I always thought I would eventually have kids.
I have never felt maternal, but I would dismiss it with the knowledge that all women somehow arrive at a moment in life where the baby-making instincts kick in. I just needed to follow the formula: establish your career, meet the right partner, buy a house, get a dog, have a baby.
Simple. Just stick to the formula.
When I met the right man, still no clucking.
The people around me explained that this wasn’t a problem. I should just have a baby anyway (because you know, my clock was ticking), and the hiding mother in me would emerge.
Until the thought of becoming a mother became a reality to me, I never really considered the weight of it.
What else would I do with my long life if I didn’t have children? Would my partner still love me? Would I be considered a failure as a woman for not fulfilling my ‘purpose’ in life?
...The decision to try for a baby began to unravel within me.
I had a long list of places I hadn’t been to yet, I still had so many books to read, maybe write one myself. I wanted to get lost in other languages; learn Arabic and French and sink into their histories and cultures. I still had mountains to climb; breath the air on top of Mt Kilimanjaro. I wanted to have at least three or four careers in my life and burn my crazy candle at both ends in each one.
Where did having a baby fall in all those plans?
Making the choice not to have children has not been a frivolous one. Many people have made me re-examine, again and again how I feel about it.
I have considered the idea I am just a selfish person. I have faced the 'reality' that I will die alone with no one to care for me. I have confronted the notion that I may be turning my back on my only living purpose in this life.
But now I understand why.
"If we want the best health and well being outcomes for our children, and now understand that those outcomes are determined by the experiences shaped by their families and communities, why is parenting still something we only expect of women?"
IT TAKES A VILLAGE TO RAISE A CHILD
Research into the first thousand days of a child’s life found that children can only develop as well as their families, communities and broader society enable them to.
“Many challenges faced by adults, such as mental health issues, obesity, heart disease, criminality, and poor literacy and numeracy, can be traced back to pathways that originated in early childhood,” says The First Thousand Days: An Evidence Paper by the Centre for Community Child Health, Murdoch Children’s Research Institute.
“To ensure positive health and wellbeing for current and future generations, we therefore need to focus on improving the environments and experiences of the earliest stages of development, including the prenatal period.”
Consider these scenarios:
A child falls ill in the middle of the day and needs to go home.

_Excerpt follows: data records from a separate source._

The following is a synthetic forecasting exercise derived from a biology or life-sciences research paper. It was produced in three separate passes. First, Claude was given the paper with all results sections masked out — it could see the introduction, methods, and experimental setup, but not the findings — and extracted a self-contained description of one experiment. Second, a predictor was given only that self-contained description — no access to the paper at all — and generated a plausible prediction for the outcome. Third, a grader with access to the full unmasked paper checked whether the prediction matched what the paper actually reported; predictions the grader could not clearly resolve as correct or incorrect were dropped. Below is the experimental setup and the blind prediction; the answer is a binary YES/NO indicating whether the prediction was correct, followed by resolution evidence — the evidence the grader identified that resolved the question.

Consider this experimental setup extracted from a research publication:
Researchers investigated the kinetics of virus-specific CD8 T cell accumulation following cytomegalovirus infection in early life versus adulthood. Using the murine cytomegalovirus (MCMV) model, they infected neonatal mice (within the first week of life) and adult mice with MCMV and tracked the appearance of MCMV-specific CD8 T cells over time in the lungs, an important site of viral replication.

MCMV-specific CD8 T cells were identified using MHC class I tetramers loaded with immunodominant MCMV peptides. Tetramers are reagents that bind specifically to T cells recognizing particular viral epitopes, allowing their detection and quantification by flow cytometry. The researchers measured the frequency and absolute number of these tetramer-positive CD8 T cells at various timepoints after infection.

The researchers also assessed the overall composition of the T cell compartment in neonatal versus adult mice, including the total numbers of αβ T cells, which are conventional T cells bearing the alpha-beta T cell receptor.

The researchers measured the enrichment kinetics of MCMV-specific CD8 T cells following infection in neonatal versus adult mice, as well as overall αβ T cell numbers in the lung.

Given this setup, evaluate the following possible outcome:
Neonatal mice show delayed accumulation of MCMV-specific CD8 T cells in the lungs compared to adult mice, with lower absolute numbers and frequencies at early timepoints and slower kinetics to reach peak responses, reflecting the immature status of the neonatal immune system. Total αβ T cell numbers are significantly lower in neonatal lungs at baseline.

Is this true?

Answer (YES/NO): YES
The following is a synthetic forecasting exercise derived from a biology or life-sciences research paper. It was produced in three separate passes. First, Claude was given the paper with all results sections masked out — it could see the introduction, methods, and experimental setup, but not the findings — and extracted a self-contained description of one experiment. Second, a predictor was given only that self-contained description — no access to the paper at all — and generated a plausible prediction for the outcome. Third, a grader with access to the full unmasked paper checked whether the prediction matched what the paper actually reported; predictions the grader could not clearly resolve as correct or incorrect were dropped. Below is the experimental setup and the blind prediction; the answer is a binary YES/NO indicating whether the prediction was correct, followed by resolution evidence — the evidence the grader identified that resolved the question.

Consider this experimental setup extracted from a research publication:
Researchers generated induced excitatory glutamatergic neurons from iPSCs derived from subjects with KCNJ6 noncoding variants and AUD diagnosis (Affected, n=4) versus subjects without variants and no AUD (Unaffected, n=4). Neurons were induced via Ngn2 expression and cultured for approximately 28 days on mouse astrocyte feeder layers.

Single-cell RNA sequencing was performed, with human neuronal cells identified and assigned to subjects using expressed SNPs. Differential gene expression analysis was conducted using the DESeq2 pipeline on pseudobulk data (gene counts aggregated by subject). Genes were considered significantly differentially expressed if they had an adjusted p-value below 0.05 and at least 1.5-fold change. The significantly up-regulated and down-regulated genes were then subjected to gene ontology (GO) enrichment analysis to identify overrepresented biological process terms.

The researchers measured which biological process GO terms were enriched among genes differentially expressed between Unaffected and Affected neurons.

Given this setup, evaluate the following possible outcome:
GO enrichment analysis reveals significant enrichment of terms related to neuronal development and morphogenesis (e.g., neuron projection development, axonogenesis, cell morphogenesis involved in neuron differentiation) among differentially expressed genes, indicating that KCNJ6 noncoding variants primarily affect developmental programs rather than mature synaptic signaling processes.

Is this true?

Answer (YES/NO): NO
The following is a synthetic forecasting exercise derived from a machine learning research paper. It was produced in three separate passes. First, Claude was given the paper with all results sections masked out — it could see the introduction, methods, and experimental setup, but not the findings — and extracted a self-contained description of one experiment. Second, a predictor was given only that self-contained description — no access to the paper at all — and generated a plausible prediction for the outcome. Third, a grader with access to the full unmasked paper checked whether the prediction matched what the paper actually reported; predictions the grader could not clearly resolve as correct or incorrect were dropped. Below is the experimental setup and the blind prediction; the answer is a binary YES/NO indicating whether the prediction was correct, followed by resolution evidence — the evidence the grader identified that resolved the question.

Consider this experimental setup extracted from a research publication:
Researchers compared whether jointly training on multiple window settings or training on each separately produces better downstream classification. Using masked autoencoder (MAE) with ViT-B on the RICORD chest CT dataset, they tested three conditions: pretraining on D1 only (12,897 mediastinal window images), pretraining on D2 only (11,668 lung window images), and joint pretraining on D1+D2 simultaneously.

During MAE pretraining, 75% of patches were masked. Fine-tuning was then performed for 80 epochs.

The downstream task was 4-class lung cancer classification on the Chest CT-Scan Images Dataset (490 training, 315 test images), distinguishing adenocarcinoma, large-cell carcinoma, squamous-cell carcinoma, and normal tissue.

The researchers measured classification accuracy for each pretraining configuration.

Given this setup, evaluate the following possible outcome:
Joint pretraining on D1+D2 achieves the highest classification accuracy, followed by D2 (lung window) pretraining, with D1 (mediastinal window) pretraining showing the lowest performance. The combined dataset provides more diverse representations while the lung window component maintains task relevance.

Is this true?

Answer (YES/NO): NO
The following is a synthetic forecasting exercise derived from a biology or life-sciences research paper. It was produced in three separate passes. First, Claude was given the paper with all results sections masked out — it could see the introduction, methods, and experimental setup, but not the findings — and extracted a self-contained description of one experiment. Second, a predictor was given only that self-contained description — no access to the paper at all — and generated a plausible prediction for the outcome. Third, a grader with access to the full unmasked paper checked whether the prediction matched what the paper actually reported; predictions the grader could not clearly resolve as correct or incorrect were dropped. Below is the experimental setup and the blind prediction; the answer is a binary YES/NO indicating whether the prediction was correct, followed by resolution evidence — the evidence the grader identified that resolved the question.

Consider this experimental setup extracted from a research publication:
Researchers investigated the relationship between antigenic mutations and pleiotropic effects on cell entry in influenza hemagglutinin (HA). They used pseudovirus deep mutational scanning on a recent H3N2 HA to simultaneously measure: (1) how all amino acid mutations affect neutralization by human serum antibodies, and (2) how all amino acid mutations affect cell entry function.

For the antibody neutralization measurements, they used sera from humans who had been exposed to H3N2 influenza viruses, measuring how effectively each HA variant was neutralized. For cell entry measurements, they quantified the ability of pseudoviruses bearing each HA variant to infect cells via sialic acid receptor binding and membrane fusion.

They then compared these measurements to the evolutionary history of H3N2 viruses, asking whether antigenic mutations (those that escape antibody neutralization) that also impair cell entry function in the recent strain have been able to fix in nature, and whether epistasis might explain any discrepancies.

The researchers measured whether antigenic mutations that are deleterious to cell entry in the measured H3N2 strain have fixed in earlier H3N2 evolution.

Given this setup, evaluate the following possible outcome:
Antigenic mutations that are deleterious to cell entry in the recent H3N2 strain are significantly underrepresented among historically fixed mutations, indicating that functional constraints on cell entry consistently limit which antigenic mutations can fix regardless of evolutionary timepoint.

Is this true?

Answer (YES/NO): NO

Who does the school call?
A man and woman are out for drinks. Who gets asked who is with the kids?
A child is putting on weight, or not enough weight. He isn’t talking yet, or is wild and loud. She’s a fussy eater, or won’t self soothe, or sleep in her own bed through the night.
Who gets the accusatory finger in the face?
If we want the best health and well being outcomes for our children, and now understand that those outcomes are determined by the experiences shaped by their families and communities, why is parenting still something we only expect of women?
A woman is the one that shoulders the majority of the responsibility for her children’s growth and yet is punished if she does not meet our standards of success.
Meanwhile, a man is congratulated if he picks his own children up from school.
The Second Shift and Gender Pay Gap ensure that what it takes for a woman to raise her children and maintain an independent life for herself is a monumental task that if she chooses to undertake, will also result in her running the gauntlet of public scrutiny and criticism. Because when a woman becomes a mother, she crosses over this threshold of identity she can't get back from; as much as she fights otherwise, mother is now everything she is. However, for a man, being a father will only ever be a part of his identity.
WOMEN HAVE A CHOICE
Since 1950 Australia’s birth rate has been in steady decline - more and more women are choosing a childfree path.
When I facilitate workshops for Mona, I share with the women in the room that I have chosen not to have children. In the quietness and security of those moments, with the caveat of “I love my kids but…” they tell me their bodies no longer feel like they belong to them. They tell me of showers being their only self-care.
They tell me of the exhaustion and the pressure. The loneliness.
Today’s generation of women can fortunately expect more choice out of life than that of their grandmothers, however, I can’t help but think that motherhood shouldn’t be something women tread water through.
I chose not to have children because I didn’t want to be left behind. If only becoming a mother didn’t mean I would’ve been.